The investment community reacted quickly today (March 16) to lower than expected earnings from Winnebago Industries Inc., as the Forest City, Iowa-based firm’s stock dropped.
Winnebago’s shares closed trading at $28.97, down $3.04, or 9.4%, following the company’s financial report that showed a 38.7% decline in net income for its fiscal second quarter and a 30.7% drop in earnings for the six weeks.
The Associated Press reported that in a conference call this morning, the company said higher gas prices and rising interest rates had deflated consumer confidence and continued to slow recreational vehicle sales, particular higher-cost motorhomes.
“We saw consumer confidence coming up in November and December and we thought in the spring it would go back and take off and be more of a typical year,” said Chairman and CEO Bruce Hertzke. “It’s starting up really slow. I wish I could tell you why it’s starting up slower than I thought it would and I think 90% of the industry anticipated.”
Hertke even hinted that adding towables to the longtime motorhome builder’s lineup was not out of the question, although profitability was a concern.
“It would be pretty easy for us to get into the trailer industry,” he said. “I’m not sure we could hold the margins we do in the motorized industry and that’s a concern.”
The company said overall average selling price for motorhomes fell from $89,693 in 2005 to $85,344 so far this fiscal year. The largest drop was in the highest profit diesel-powered class A motorhomes, which sold for an average of $156,098 last year and were going for $145,864 this year.
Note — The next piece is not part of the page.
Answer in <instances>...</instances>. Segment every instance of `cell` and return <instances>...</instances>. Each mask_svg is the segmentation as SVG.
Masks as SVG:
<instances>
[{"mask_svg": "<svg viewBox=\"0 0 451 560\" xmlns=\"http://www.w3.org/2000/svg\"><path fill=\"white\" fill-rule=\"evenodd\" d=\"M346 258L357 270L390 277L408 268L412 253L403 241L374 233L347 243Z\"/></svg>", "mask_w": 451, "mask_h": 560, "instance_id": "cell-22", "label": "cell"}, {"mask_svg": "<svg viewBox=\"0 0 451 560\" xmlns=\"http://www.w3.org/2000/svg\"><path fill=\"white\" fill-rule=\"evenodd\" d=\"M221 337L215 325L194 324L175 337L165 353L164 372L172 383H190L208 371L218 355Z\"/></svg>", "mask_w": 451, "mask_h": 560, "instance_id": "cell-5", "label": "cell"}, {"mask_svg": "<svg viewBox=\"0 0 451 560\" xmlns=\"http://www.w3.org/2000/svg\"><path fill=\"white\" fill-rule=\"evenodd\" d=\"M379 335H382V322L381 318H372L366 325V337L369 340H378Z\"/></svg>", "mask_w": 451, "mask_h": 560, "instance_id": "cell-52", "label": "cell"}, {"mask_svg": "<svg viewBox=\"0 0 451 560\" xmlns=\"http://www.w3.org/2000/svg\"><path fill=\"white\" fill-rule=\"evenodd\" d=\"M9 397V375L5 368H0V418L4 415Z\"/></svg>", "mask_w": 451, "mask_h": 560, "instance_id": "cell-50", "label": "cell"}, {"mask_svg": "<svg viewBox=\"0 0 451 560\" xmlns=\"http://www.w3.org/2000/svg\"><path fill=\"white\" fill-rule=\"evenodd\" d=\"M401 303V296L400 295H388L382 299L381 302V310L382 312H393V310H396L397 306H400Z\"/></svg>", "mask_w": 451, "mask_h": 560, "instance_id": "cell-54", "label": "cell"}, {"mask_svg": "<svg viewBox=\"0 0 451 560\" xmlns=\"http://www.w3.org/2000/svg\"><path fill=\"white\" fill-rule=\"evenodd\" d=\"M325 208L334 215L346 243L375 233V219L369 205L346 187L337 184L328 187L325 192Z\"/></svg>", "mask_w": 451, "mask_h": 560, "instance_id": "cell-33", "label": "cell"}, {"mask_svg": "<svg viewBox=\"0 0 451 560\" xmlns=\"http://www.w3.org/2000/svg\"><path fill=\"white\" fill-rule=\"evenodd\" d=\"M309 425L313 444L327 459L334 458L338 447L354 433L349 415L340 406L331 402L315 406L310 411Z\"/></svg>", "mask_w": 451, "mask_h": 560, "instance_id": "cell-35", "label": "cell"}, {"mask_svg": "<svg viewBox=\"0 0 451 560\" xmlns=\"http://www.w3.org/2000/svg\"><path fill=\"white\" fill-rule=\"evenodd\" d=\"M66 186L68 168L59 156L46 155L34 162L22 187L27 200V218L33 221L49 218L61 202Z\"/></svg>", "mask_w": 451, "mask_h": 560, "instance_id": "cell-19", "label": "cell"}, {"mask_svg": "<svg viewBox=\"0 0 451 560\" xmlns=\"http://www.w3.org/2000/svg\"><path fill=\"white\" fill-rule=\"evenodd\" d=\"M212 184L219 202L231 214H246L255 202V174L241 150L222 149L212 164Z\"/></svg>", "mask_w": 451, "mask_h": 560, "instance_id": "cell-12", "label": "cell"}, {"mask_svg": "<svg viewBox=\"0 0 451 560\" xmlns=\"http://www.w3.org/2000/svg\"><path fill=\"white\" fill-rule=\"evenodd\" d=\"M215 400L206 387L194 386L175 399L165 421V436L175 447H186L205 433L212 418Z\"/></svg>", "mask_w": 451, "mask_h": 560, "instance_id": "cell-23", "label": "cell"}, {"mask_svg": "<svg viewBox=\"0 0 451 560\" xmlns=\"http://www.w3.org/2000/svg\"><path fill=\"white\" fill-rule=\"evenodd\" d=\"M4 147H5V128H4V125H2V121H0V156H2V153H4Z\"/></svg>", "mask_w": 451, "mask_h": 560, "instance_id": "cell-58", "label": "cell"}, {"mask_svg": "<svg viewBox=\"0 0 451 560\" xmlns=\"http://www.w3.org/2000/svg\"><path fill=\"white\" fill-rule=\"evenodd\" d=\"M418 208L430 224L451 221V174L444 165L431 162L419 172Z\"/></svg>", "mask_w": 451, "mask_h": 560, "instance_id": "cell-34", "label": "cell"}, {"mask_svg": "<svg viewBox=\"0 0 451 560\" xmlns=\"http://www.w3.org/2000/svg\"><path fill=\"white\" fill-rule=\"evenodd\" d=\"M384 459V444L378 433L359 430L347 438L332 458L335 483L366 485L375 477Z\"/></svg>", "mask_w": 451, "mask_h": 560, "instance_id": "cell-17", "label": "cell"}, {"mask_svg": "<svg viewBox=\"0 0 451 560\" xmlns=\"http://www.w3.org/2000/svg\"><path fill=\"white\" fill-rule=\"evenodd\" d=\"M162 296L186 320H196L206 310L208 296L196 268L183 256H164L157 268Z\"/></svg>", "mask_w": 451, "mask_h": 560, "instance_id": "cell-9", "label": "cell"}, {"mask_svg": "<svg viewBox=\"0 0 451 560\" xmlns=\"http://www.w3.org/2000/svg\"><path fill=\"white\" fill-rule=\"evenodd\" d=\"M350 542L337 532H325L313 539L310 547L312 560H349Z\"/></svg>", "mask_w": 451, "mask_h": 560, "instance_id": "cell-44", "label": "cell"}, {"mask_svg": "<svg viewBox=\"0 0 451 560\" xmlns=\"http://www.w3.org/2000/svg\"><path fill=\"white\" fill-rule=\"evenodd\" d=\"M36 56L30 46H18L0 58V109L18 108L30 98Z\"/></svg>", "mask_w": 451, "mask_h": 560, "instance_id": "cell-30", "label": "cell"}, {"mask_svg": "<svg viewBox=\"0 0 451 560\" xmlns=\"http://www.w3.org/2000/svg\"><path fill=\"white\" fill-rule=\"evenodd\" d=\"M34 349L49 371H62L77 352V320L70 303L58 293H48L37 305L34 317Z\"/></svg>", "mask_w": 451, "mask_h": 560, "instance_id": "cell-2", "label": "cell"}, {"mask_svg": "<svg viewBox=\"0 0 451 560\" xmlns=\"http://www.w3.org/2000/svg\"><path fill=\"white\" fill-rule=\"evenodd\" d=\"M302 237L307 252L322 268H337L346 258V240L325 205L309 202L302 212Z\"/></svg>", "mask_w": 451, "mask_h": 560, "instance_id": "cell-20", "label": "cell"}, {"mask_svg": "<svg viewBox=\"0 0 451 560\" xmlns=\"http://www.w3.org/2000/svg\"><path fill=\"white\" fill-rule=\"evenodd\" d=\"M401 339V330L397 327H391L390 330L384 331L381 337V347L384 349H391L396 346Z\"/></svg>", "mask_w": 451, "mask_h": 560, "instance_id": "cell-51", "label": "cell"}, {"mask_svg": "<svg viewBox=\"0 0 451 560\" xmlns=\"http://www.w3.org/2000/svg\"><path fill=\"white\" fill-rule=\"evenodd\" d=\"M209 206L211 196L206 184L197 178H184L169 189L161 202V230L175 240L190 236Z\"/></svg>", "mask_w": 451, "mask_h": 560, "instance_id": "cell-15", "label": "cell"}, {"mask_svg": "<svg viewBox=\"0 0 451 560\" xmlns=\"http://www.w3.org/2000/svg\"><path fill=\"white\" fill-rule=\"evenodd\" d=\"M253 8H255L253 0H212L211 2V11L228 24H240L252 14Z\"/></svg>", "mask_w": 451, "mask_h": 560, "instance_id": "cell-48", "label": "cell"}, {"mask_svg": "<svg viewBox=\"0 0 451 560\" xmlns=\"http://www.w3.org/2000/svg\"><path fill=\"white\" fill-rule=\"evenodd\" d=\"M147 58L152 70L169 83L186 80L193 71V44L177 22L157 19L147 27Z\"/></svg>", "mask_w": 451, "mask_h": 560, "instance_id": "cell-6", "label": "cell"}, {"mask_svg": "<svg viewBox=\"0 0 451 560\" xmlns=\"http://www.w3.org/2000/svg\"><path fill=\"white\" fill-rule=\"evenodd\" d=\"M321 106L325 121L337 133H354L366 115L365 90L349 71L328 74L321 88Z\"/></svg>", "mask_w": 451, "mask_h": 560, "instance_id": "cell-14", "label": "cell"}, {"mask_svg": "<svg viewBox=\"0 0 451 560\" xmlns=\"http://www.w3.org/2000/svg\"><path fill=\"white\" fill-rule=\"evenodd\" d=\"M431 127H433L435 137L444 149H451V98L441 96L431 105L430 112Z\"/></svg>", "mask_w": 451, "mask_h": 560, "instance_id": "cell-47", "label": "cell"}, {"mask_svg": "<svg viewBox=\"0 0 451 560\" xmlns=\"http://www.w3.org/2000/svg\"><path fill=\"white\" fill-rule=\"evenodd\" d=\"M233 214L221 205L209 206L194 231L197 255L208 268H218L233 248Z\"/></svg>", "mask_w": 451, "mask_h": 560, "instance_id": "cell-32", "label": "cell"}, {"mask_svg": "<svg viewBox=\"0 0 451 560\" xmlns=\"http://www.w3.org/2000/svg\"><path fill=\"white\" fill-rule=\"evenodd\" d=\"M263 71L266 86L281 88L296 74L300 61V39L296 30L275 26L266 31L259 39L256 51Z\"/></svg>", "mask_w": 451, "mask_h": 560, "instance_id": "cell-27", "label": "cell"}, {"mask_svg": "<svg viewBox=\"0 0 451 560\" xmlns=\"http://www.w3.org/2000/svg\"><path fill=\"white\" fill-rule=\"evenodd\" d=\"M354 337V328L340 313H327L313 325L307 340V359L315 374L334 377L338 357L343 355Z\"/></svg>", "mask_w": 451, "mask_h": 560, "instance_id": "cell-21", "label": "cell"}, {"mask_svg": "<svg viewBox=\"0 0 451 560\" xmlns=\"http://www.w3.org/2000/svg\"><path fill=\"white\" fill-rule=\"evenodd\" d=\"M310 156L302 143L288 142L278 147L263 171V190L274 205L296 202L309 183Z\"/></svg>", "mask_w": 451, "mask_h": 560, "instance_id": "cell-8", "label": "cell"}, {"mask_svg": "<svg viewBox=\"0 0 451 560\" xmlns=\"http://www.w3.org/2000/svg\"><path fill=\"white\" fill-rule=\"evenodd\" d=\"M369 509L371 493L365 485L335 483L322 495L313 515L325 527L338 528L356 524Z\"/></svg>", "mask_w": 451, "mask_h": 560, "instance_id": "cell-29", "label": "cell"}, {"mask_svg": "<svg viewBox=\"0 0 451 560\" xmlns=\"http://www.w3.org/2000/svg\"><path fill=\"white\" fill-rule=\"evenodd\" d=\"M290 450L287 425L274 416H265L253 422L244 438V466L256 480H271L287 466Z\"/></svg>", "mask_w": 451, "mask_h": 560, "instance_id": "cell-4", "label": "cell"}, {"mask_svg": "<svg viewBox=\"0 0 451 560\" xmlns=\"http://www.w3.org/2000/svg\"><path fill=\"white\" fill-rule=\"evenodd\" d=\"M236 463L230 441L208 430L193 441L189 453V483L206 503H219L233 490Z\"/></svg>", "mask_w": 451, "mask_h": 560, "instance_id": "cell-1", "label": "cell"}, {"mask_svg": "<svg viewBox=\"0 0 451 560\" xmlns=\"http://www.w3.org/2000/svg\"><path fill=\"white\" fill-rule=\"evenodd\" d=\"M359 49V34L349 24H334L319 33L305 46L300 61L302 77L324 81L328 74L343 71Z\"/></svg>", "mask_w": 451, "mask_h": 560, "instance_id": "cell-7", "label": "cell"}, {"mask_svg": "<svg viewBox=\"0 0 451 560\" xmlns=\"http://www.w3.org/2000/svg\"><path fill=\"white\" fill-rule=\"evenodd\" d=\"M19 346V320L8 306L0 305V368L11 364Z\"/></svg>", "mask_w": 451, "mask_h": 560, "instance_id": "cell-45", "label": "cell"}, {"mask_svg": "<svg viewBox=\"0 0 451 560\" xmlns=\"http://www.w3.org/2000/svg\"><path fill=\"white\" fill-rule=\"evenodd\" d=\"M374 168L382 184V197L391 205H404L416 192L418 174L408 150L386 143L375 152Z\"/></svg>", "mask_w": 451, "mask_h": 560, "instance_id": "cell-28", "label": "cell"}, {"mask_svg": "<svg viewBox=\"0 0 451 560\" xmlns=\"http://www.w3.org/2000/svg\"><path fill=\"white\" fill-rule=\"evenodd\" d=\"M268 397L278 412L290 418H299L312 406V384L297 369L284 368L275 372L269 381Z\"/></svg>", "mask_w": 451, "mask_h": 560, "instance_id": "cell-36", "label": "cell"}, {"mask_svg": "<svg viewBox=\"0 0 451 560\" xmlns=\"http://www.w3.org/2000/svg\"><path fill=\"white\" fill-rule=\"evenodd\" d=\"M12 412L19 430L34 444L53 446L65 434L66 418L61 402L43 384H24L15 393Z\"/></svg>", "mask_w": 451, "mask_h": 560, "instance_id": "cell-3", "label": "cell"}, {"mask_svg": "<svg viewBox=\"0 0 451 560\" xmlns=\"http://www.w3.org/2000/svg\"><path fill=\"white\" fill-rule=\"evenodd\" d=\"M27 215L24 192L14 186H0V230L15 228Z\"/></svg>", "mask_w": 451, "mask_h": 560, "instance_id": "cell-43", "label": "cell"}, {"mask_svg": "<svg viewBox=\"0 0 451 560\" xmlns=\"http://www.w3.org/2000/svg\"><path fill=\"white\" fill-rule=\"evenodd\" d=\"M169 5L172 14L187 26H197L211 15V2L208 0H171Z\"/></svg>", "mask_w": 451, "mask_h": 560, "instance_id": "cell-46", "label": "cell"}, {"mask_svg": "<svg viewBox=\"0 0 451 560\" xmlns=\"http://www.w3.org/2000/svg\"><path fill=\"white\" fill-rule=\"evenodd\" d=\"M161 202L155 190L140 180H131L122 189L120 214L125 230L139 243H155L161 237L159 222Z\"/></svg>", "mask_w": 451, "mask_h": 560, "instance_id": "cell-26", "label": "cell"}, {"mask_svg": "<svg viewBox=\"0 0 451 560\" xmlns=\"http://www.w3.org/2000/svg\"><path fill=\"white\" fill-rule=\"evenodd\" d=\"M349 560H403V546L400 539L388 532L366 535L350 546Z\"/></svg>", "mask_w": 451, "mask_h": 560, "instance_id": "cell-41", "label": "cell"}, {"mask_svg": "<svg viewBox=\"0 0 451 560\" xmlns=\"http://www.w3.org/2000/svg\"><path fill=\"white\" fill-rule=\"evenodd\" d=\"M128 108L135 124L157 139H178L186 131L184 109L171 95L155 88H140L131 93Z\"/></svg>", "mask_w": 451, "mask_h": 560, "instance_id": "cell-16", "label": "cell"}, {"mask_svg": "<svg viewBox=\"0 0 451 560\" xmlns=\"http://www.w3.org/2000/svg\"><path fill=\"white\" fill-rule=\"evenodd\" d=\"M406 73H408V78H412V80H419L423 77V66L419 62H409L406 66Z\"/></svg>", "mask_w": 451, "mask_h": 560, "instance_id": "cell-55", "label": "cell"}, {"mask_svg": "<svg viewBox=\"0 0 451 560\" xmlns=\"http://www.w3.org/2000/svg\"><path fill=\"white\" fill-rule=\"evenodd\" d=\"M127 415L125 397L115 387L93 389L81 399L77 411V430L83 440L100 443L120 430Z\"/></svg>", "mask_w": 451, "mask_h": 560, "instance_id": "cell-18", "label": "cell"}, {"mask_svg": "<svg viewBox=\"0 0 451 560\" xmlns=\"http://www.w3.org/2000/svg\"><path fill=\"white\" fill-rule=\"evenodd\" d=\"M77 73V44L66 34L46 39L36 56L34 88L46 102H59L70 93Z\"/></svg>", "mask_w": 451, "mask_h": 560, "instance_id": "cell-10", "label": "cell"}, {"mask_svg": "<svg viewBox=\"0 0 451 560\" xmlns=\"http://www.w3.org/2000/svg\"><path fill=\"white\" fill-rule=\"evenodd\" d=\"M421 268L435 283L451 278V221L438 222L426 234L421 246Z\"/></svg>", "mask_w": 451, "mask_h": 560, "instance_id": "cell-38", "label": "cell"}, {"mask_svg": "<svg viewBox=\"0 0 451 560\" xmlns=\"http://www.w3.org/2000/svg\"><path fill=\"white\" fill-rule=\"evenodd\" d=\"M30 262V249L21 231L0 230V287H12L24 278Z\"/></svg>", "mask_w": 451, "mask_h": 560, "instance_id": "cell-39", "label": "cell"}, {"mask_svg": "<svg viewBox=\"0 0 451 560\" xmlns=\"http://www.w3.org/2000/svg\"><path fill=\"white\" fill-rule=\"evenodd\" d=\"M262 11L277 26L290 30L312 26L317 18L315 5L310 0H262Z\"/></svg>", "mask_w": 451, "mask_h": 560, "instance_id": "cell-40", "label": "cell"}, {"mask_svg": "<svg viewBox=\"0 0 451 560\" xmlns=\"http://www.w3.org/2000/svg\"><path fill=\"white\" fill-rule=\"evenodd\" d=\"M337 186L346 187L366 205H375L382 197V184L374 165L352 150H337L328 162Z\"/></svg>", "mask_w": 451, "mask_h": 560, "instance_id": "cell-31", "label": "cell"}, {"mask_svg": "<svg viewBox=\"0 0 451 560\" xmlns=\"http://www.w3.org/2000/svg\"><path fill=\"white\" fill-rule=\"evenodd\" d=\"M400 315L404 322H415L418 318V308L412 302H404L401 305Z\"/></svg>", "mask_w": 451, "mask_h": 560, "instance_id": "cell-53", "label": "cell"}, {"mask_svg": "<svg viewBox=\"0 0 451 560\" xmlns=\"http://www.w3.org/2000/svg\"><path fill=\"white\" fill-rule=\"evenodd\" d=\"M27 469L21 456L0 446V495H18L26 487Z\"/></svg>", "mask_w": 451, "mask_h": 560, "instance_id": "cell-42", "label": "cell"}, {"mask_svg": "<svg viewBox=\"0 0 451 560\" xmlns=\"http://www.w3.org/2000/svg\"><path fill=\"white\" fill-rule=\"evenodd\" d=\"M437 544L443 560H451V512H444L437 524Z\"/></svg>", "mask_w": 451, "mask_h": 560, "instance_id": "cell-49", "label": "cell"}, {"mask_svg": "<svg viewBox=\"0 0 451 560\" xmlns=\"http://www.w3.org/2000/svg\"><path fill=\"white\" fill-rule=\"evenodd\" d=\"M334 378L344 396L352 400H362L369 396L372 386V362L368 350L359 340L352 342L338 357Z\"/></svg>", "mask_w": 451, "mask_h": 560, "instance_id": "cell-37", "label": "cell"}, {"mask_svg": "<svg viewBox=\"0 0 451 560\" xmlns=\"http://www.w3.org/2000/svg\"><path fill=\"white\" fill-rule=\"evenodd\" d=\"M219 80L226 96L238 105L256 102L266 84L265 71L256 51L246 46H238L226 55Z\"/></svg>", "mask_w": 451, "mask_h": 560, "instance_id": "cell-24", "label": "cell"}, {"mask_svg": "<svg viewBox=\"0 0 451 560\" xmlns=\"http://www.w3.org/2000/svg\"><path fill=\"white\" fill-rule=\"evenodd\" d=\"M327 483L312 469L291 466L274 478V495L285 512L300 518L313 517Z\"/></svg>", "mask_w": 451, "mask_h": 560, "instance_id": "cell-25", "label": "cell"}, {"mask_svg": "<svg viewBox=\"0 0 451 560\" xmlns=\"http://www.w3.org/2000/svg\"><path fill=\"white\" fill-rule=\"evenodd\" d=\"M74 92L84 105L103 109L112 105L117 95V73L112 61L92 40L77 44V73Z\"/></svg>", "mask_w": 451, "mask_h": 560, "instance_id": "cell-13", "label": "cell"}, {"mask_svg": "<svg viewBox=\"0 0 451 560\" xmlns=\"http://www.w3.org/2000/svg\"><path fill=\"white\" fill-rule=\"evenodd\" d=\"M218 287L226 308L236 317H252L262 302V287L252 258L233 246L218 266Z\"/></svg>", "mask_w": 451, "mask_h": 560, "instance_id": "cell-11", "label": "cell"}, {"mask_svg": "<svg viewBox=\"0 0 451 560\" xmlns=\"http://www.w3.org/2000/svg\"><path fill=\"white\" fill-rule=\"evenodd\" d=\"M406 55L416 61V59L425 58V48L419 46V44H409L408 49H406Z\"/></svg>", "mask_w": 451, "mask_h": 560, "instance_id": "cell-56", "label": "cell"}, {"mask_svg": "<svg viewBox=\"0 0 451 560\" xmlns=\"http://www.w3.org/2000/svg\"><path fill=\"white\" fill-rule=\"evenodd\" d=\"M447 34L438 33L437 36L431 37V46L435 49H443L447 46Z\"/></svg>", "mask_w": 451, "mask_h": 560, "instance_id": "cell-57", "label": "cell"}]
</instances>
Hertzke said the company’s strategy is to continue to work to develop its diesel market, where profit margins are highest.
Although profits have fallen, Hertzke said cash flow remains strong and the company is in a position to look for acquisitions if some competitors get into financial trouble in the difficult market.
“This is a time we could look at some of the other companies,” he said. “We’ll have to see where it goes.”